* Task brief *
Pick out every line in the listing below that contains the word "furthest" and copy each one. Letter case matters.

Records
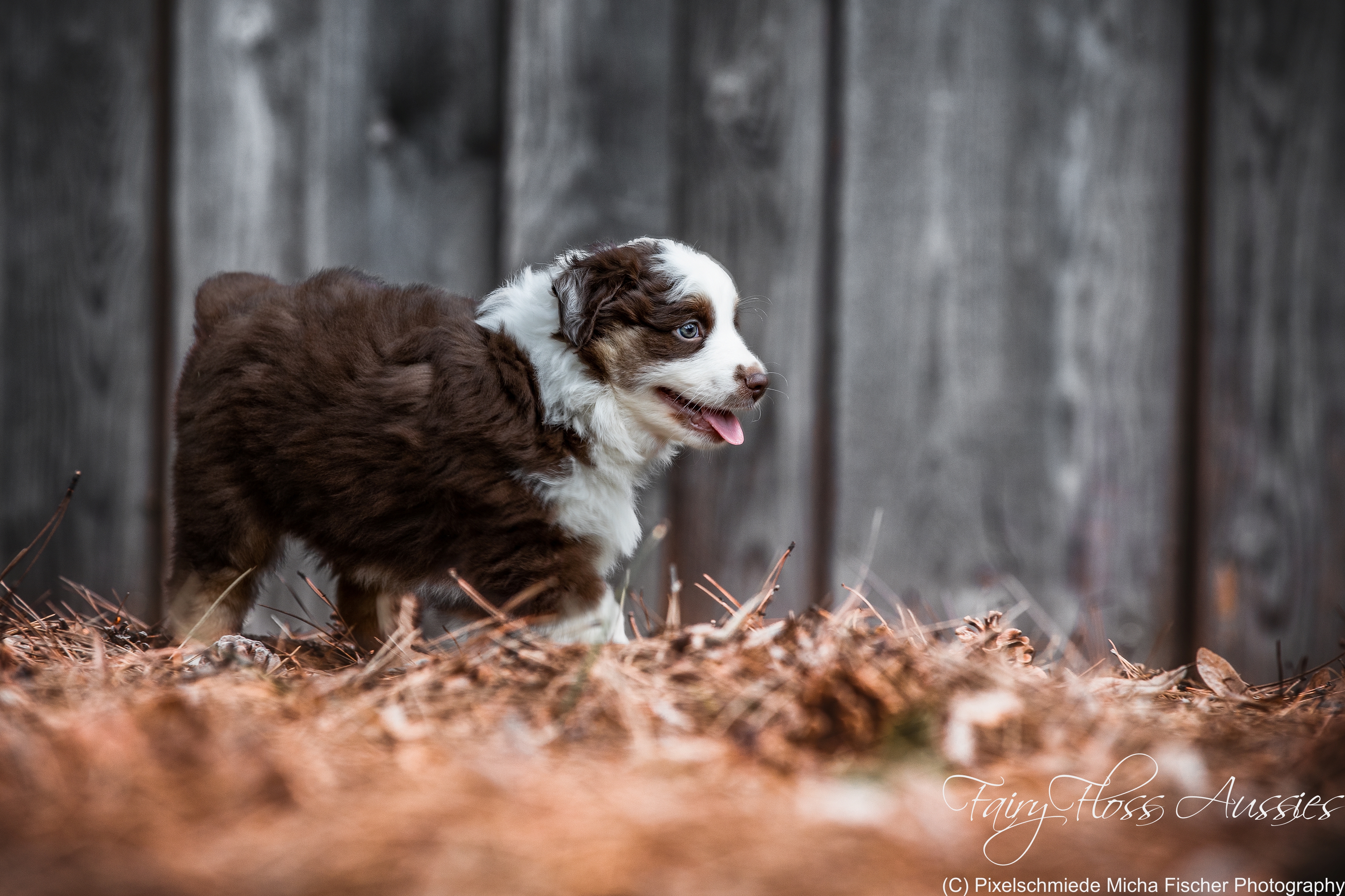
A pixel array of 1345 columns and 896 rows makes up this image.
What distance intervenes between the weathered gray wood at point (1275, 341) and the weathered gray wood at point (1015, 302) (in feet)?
0.46

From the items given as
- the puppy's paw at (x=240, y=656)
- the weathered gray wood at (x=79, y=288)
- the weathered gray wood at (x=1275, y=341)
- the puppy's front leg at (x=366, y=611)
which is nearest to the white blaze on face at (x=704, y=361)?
the puppy's front leg at (x=366, y=611)

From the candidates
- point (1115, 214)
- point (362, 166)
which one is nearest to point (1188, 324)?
point (1115, 214)

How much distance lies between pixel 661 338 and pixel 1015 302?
132 cm

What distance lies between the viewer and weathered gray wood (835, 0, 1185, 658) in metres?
3.21

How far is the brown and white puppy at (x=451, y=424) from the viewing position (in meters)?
2.45

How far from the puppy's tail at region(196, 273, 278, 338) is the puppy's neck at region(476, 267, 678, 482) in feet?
2.09

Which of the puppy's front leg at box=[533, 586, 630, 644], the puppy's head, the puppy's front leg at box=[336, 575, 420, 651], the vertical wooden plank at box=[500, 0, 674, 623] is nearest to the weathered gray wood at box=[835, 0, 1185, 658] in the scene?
the vertical wooden plank at box=[500, 0, 674, 623]

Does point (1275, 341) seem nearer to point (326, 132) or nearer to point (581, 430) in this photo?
point (581, 430)

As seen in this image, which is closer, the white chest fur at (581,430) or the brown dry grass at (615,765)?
the brown dry grass at (615,765)

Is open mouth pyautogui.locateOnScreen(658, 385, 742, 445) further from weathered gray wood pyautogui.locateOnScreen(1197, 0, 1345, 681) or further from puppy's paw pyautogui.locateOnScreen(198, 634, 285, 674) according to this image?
weathered gray wood pyautogui.locateOnScreen(1197, 0, 1345, 681)

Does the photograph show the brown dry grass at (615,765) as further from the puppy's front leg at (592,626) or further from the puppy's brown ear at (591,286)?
the puppy's brown ear at (591,286)

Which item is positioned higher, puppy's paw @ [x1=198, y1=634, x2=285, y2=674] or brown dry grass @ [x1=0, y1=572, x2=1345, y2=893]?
brown dry grass @ [x1=0, y1=572, x2=1345, y2=893]

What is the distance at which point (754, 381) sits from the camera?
103 inches

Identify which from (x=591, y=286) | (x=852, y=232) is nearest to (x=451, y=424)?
(x=591, y=286)
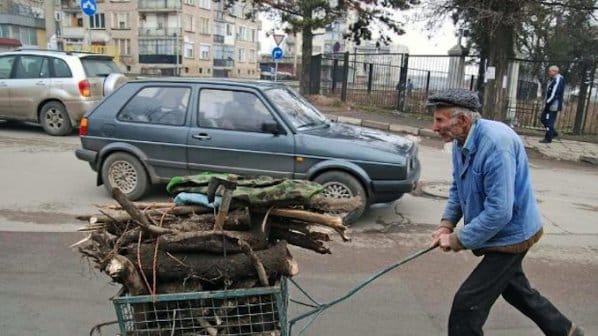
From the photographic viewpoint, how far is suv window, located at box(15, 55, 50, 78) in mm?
11562

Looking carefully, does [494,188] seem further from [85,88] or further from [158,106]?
[85,88]

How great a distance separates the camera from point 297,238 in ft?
8.66

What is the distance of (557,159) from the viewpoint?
1188 cm

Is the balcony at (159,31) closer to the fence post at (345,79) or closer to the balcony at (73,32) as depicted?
the balcony at (73,32)

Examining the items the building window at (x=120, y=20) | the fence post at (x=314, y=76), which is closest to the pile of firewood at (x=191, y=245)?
the fence post at (x=314, y=76)

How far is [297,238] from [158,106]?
14.5ft

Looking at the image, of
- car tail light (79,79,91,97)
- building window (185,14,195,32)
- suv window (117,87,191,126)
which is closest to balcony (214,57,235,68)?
building window (185,14,195,32)

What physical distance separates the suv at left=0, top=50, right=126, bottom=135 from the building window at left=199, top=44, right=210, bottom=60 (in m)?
63.5

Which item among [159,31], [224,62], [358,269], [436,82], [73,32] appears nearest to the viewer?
[358,269]

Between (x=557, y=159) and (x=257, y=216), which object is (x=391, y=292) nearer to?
(x=257, y=216)

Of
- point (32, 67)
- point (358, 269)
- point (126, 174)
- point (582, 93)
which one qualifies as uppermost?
point (32, 67)

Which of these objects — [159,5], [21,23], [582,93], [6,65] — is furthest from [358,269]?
[21,23]

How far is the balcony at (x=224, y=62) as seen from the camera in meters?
78.8

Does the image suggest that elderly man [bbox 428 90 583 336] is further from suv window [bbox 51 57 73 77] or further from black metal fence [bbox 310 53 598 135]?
black metal fence [bbox 310 53 598 135]
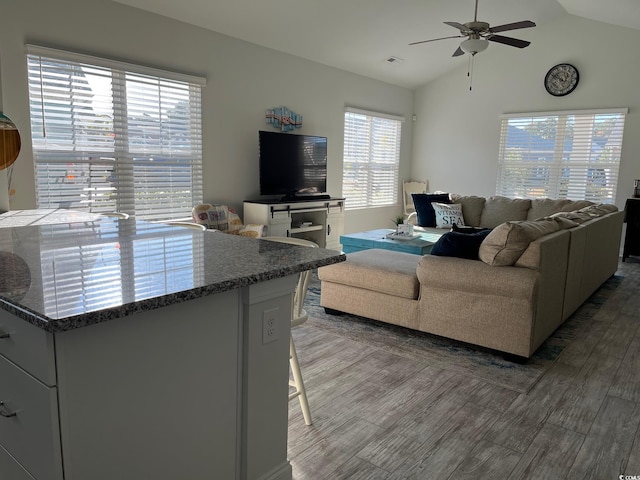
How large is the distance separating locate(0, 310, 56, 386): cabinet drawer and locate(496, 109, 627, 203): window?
7527mm

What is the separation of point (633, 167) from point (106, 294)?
740 centimetres

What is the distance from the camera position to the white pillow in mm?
6223

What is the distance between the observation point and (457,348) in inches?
132

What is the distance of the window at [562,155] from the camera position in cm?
687

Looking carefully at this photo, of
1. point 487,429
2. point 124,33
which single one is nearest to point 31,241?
point 487,429

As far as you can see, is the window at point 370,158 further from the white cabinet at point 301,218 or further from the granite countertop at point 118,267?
the granite countertop at point 118,267

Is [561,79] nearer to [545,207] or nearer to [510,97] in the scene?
[510,97]

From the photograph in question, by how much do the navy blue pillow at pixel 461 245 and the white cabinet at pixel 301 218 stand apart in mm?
2475

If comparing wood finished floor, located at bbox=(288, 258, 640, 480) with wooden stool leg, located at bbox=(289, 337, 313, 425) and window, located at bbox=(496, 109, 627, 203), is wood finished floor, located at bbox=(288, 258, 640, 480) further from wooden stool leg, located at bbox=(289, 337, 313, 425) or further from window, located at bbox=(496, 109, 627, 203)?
window, located at bbox=(496, 109, 627, 203)

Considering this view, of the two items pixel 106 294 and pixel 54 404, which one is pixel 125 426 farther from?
pixel 106 294

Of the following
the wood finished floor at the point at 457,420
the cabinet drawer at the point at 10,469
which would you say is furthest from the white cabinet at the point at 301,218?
the cabinet drawer at the point at 10,469

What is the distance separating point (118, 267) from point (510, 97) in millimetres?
7352

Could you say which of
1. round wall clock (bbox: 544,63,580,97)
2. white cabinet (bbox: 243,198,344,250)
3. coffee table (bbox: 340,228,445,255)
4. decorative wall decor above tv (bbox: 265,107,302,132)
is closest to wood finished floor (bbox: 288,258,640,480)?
coffee table (bbox: 340,228,445,255)

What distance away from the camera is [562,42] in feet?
22.8
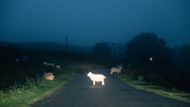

* Output *
Which of these objects — [159,5], [21,23], [582,93], [6,65] — is furthest from [358,269]?
which would you say is furthest from the white cabinet at the point at 301,218?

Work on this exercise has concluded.